- [Exercise set]
a - In the FlashPack text, what is the maximum size of each CPU buffer used during loading?
b - Extend the FlashPack text, picking up right after its last sentence.

- [Selected text]
FlashPack

FlashPack is an open-source library by fal that dramatically speeds up model loading by streaming weights directly from disk to GPU with zero-copy reconstruction. Use it in your setup() method to reduce cold start times.

How It Works

1. Flatten weights into contiguous macroblocks

At save/convert time, FlashPack takes the model’s entire state_dict, groups tensors by data type, then flattens them into one contiguous stream of bytes. A compact weight map at the end of the file stores every parameter’s key, shape, and offset.

2. Stream with overlapping disk, CPU, and GPU transfers

When loading, FlashPack memory-maps the file and divides it into mid-sized CPU buffers (up to 64MB each). These buffers load in a round-robin pattern, keeping disk reads continuous. Each CPU buffer is paired with a dedicated CUDA stream — while one stream writes to VRAM, another buffer is already being loaded from disk.

- [Data]
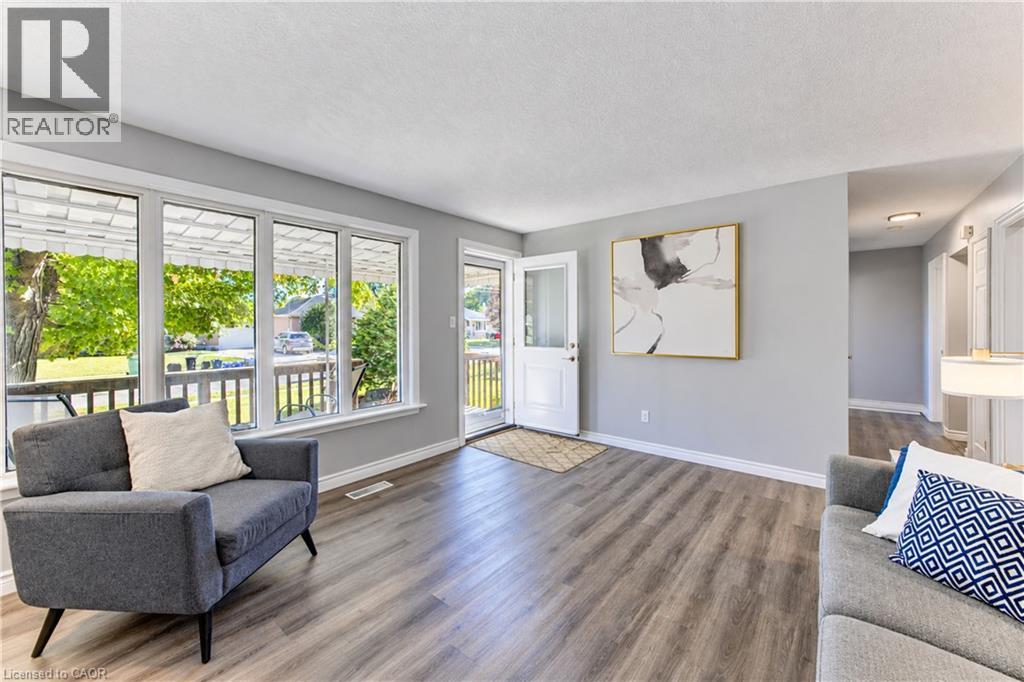 64 S Lowrey Avenue S, Cambridge, Ontario  N1R 4Z8 - Photo 8 - 40869659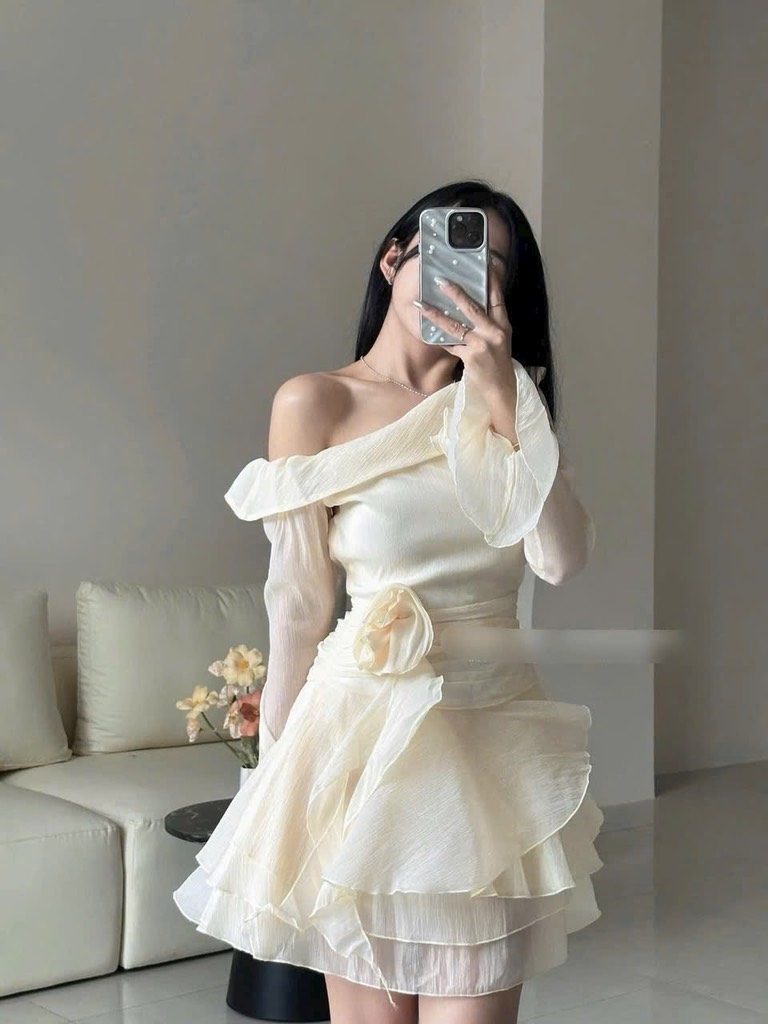 Đầm đỏ lệch vai tay dài tag hoa eo bèo - Kem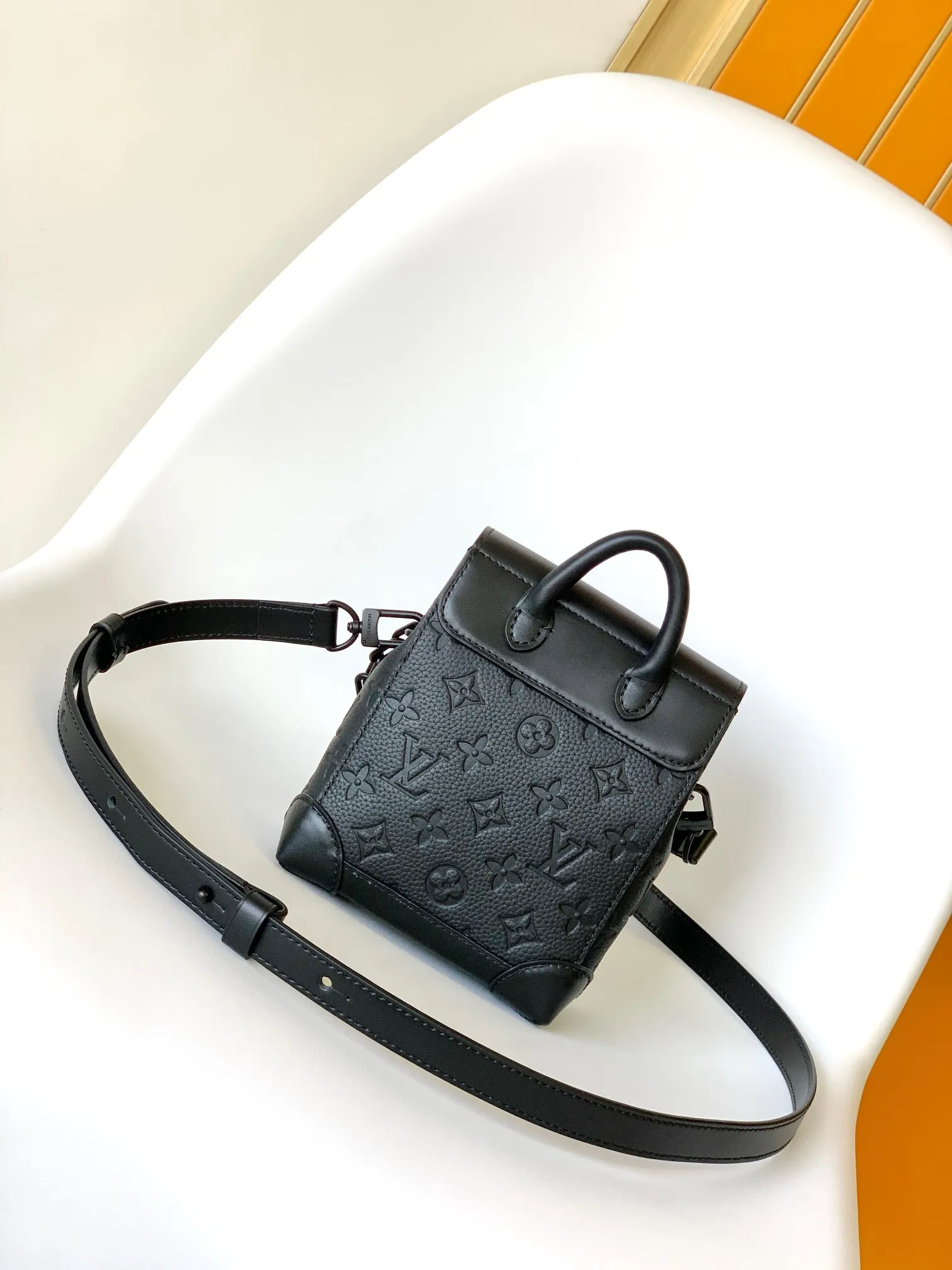 All categories 💚 Top version men’s bags 💚 LV 2023 new LV crossbody bag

- [Per-task outputs]
a - Up to 64MB each.

b -
3. Rebuild parameters as zero-copy views

Once data is on the GPU, FlashPack reconstructs each tensor as a view into the flat memory block and creates new nn.Parameter instances with direct references to the loaded bytes. No copies, no moves — the model is immediately ready to run.

Integration Methods

Direct Function Calling

The simplest approach when you don’t want to modify your module code:

from flashpack import pack_to_file, assign_from_file

flashpack_path = "/data/models/my-model.flashpack"
model = MyModel(...)

pack_to_file(model, flashpack_path)
assign_from_file(model, flashpack_path)

PyTorch Mixin

Add FlashPackMixin to your module for save_flashpack and from_flashpack methods:

from flashpack import FlashPackMixin

class MyModule(nn.Module, FlashPackMixin):
    def __init__(self, some_arg: int = 4) -> None:
        ...

module = MyModule(some_arg=4)
module.save_flashpack("model.flashpack")

loaded_module = MyModule.from_flashpack("model.flashpack", some_arg=4)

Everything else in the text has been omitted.